Cumhurbaşkanı Erdoğan, günümüzde İpek Yolu üzere kadim ticaret yollarının dahi yeni kara yolu ve demir yolu sınırları inşa edilerek tekrar canlandırılmaya çalışıldığını anlatarak İkinci Dünya Savaşı sonrası kurulan siyasi ittifakların ve güvenlik paklarının sorgulandığını aktardı.

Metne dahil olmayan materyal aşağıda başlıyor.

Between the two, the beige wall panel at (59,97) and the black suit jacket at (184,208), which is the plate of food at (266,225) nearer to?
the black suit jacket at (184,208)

Birleşmiş Milletler başta olmak üzere, tüm devletleri bir ortaya getiren yapıların ıslahata tabi tutulması tartışmalarının yaygınlaştığını söz eden Erdoğan, krizlerin pençesinde kıvranan toplumların kendilerine yeni çıkış yolları aradığını lisana getirdi. Erdoğan, bu türlü bir iklimde kendi tarih, kültür ve medeniyet miraslarına sahip çıkmaları kadar tabi bir durum olamayacağını vurgulayarak şunları söyledi:
“Kendi ortalarında çıkarlarına uygun biçimde kapalı yahut açık her türlü işbirliğini yapanların, Birliğimizin faaliyetlerine farklı gözle bakmalarını ikili standart olarak değerlendiriyorum. Biz bunların hiçbirine aldırmadık. Aldırmayacağız. Kentlerimizi, tarihi ve kültürel kimliğini koruyarak geliştirmenin yollarını arayacağız. Kentlerimizi, günümüz gereksinimlerine uygun altyapılar ve yapıtlarla donatmayı sürdüreceğiz. Kentlerimizi insanları ortasında yakın bağlar kurarak tıpkı bedenin uzuvları üzere bütünleştireceğiz. Kentlerimizi, birikimlerimizi ve imkanlarımızı paylaşarak ortak konutlarımız haline dönüştüreceğiz. Bir ortaya gelmek, bu azim ve kararlılığın birinci adımıdır. Bunu sürdürmek ve büyütmek, gelişmenin işaretidir. Beraberce çalışmak ve sonuçlar elde etmek ise muvaffakiyetin ta kendisidir. Hamdolsun, biriz, beraberiz ve büyüyoruz. Artık bunu her alanda başarılarla taçlandırma vaktidir.”